**WORK TO COMPLETE**
If you see a picture in the data below, omit it and copy the rest exactly.

**DATASET**
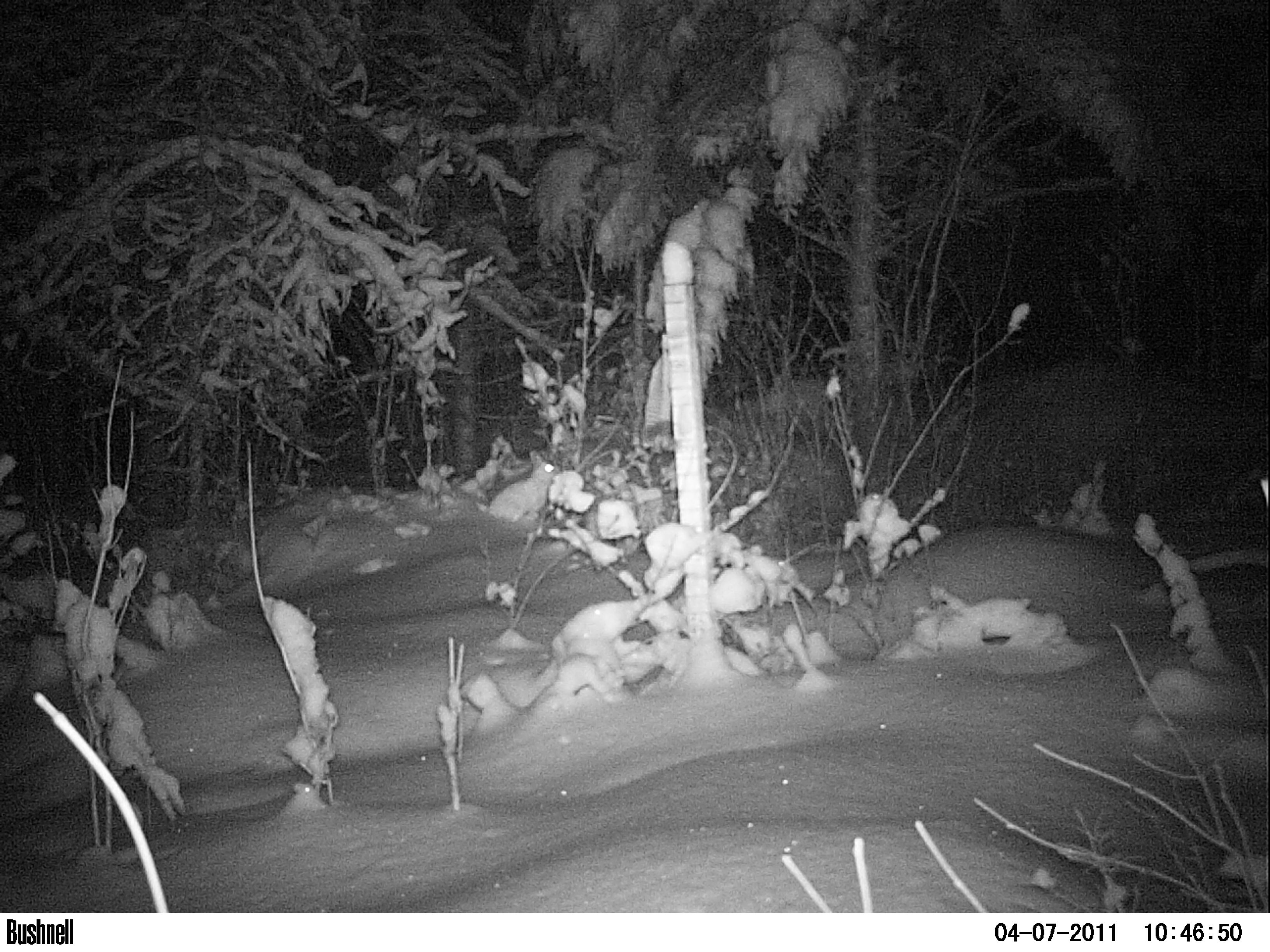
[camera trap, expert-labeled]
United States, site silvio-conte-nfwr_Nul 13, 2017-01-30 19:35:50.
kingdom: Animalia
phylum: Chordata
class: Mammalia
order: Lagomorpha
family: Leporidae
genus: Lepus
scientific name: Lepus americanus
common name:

**TASK SOLUTION**
[camera trap, expert-labeled]
United States, site silvio-conte-nfwr_Nul 13, 2017-01-30 19:35:50.
kingdom: Animalia
phylum: Chordata
class: Mammalia
order: Lagomorpha
family: Leporidae
genus: Lepus
scientific name: Lepus americanus
common name:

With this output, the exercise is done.